▶ [Dataset]
Segment Open
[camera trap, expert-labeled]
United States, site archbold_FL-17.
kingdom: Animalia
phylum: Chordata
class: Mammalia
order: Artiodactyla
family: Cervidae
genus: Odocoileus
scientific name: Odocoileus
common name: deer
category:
Segment Closed
▶ [Description of the task] Go through the listing above and restate it word for word.

▶ [Response to the task]
[camera trap, expert-labeled]
United States, site archbold_FL-17.
kingdom: Animalia
phylum: Chordata
class: Mammalia
order: Artiodactyla
family: Cervidae
genus: Odocoileus
scientific name: Odocoileus
common name: deer
category:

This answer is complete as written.